長崎県の上海事務所。県が中国から観光客を呼び寄せるため、上海に置いた出張所だ。中国語で印刷された県内観光のダイレクトメールを、現地の旅行代理店を通じてめぼしい旅行客に送付する。日本が米国を抜いて、ついに世界最大の中国人留学生の受け入れ国になった。日本の大学(短大・専修学校を含む)に在籍する中国人留学生は、2003年5月時点で前年比1万2281人増の7万840人に達した。経済発展に伴い、海外へ留学する中国人は年々増えている。これまでは米国を目指す中国人が最も多かった。しかし米同時テロをきっかけに風向きが変わった。もはや語学ができる一部の専門家が受け持つ国ではなくなった。ニチメンと日商岩井が合併して誕生した双日の会長で、中国出張歴140回という中国通の半林亨はこう断言する。同社の中国駐在役員は、英語は堪能だが中国語が話せない。語学力よりも、同期でトップクラスの人材登用に拘ったためだ。「中国は急成長する戦略市場。大事なのは語学ではなく、仕事ができること」。

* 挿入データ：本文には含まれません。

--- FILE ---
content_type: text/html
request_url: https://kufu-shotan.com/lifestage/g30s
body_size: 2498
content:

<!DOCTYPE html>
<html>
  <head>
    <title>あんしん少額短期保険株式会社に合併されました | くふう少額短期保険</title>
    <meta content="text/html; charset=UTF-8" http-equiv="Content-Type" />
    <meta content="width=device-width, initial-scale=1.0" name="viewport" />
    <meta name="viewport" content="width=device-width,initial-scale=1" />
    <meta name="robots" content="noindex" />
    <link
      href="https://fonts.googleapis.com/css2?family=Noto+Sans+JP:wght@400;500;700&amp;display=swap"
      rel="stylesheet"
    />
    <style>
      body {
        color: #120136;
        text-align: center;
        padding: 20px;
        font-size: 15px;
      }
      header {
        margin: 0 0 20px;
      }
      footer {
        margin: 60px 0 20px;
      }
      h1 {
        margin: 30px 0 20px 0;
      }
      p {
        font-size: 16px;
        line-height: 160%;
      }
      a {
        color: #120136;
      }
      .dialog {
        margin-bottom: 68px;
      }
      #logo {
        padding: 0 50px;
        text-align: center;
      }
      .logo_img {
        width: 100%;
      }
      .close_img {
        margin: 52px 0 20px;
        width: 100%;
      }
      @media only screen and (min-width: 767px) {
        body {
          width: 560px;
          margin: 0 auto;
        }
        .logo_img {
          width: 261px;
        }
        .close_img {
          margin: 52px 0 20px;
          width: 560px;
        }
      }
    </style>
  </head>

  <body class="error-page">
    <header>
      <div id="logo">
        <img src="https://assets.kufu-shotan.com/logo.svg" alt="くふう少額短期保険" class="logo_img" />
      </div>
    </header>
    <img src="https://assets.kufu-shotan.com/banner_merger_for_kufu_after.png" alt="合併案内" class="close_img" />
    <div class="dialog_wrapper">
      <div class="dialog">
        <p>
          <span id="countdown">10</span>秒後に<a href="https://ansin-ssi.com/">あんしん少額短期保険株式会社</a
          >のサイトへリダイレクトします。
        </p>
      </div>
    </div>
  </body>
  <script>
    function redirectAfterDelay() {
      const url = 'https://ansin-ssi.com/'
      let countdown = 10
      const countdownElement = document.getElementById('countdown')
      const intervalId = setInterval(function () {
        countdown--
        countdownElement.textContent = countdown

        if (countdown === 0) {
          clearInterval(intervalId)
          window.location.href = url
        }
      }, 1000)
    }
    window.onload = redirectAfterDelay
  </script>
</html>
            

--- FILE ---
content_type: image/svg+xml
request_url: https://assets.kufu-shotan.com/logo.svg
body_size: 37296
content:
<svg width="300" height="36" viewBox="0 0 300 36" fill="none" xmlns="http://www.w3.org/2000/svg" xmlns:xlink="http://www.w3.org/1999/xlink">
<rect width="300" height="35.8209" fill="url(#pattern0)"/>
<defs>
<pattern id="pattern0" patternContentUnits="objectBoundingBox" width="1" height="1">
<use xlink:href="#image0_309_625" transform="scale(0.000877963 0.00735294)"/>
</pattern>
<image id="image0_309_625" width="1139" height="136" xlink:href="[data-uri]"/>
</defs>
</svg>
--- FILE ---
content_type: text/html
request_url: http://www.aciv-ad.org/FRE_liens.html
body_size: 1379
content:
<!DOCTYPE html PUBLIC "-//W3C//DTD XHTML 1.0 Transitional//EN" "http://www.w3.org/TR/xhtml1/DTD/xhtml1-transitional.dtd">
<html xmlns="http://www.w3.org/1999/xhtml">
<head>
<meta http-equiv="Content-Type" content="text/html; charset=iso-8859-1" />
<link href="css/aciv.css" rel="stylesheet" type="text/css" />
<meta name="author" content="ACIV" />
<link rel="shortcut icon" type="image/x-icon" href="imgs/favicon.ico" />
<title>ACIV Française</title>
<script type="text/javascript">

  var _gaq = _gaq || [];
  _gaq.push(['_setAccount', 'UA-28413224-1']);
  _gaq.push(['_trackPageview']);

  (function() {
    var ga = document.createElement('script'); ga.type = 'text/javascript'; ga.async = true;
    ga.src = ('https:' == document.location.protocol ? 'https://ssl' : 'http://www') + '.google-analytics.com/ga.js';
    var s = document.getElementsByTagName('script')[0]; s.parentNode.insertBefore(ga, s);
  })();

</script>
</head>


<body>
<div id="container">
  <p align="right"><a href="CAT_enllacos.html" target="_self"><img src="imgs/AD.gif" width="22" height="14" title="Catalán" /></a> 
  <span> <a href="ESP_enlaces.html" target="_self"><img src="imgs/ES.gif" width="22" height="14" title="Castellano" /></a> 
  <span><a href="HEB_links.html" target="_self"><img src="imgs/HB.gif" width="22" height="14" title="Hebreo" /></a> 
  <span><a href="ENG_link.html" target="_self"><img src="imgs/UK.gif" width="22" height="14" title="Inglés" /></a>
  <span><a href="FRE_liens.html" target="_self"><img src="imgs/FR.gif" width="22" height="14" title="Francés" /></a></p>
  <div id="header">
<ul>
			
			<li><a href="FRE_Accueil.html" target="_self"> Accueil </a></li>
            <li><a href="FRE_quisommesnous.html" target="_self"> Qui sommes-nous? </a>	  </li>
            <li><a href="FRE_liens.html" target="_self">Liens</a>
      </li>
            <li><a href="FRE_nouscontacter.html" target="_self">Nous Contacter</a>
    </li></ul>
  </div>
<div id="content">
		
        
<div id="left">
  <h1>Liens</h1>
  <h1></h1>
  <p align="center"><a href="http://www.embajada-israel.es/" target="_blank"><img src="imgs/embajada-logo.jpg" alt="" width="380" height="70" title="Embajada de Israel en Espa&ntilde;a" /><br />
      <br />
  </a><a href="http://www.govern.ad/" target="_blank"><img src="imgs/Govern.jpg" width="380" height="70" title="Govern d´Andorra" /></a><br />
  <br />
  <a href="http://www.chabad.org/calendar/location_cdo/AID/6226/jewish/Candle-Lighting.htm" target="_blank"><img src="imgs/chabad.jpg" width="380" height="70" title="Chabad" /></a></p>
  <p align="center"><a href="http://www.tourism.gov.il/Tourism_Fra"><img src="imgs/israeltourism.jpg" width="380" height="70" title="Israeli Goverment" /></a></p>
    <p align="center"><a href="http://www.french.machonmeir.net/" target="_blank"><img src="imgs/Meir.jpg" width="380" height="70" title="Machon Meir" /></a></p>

永田町にも新しい動きが芽生えている。自民党参議院議員の林芳正ら若手の米国留学組は、「日本語ができる中国人と、中国語を話せる日本人だけが交流する時代はすでに終わった」と主張。英語に堪能な中国の若手政財界人とのパイプを作るため、2004年秋の訪中を計画している。小泉に近い自民党国会対策委員長の中川秀直は、「今後の対中外交を担う政治家は米国とのパイプも持ち、米中を仲介するぐらいでないと」と語る。

経済関係がこれだけ密接な日中両国も、日米のように様々な問題を「政治決着」できるような枠組みが改めて必要な時期に来たと言える。

以上が本書の概要である。2004年の上半期の日本の輸出額は30兆6752億円である。そのうち中国に対しては4兆798億円であり、貿易全体の13.2%を占めている。前年同期比の伸長率は21.8%と高い伸びを示している。輸入の方は、全体が、24兆5788億円であり、中国からは5兆879億円の貿易額があり、全体に占める割合は20.7%を占める。伸び率は16.3%である。両国にとって経済の関係では重要な位置付けとなっている。日本の「重厚長大」産業が復活している。それは、粗鋼の生産量世界1位の中国が、日本から鉄鋼を輸入しているからである。中国には高級鋼は自国の技術ではできないからである。その技術は日本に依存しているのである。例えば、自動車のボディーに使う鋼板やエレベータの箱に使う鋼板などである。

本書の中にも書かれているが、金融市場が未整備なため、多くの中国企業は不良債権化していると言われている。いま中国の財政収支は、どんどん赤字を積み上げている格好になっている。2002年の財政収支はおよそ3000億元の赤字へと膨らんでいるようだ。中国は問題も多く抱えているが、地政学的に言っても両国は、手を携えていかざるを得ない関係にあると言える。現在の日中の関係や状況を知るためにも一読をお勧めしたい。